After a couple of months of visiting him weekly, the animal “communicator” let me know that Daniel had told her I was his person. He’d decided I was his person. She said he’d never had a person, and that this was a very clear communication from him. I was the one.
I mean, the honour. To be chosen, after 30+ years of him being personless… well, I had a lot of time to make up for! Instantly, I jumped into action.
On our first visit after I had been told that, I just instinctively went over every inch of him – check, check, re-check. Any tics? Any spots? Any bites? Any subluxated ribs? Any rashes? Of course I found a bug bite. My fingertip found it, and I dropped into (psycho) practitioner mode, moving all the hair out of the way. Was it a bite? Was it a mole?

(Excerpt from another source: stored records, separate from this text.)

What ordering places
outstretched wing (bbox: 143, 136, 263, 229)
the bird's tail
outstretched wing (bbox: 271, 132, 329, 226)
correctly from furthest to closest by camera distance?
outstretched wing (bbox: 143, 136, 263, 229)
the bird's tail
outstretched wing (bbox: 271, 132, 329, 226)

He bolted away from me, huffing.
That was the very first communication I felt from him. It was not love. It was not connection. It was “piss off; you’re not here to fuss and pick at bug bites. You are here to be friends. I am not a project.”
HUGE. I felt it in my teeth.
To this day, a year later, I am not allowed to worry or fuss. Love only. It has been a brand new experience!
Last week in fact, he had some blood dripping onto his foot (the only white one; imagine my terror) and I couldn’t find the source. My friend was away, and not available to check him out immediately.
I had to follow the calm and the no-worry policy he had demanded initially. It was amazing to feel the difference in the ease of that a year later. I made the appropriate phone calls, and waited for the appropriate responses.
Yup. Bug bite! It was all me! I swear he stuck his white foot out to get bitten just to test me!
I’m SO glad Seven is OK. He’s so beautiful. What an amazing thing he is for you, and for me too! Reading this, I know that’s really true, what Dan has offered for me: a no-worry policy. Feels amazing.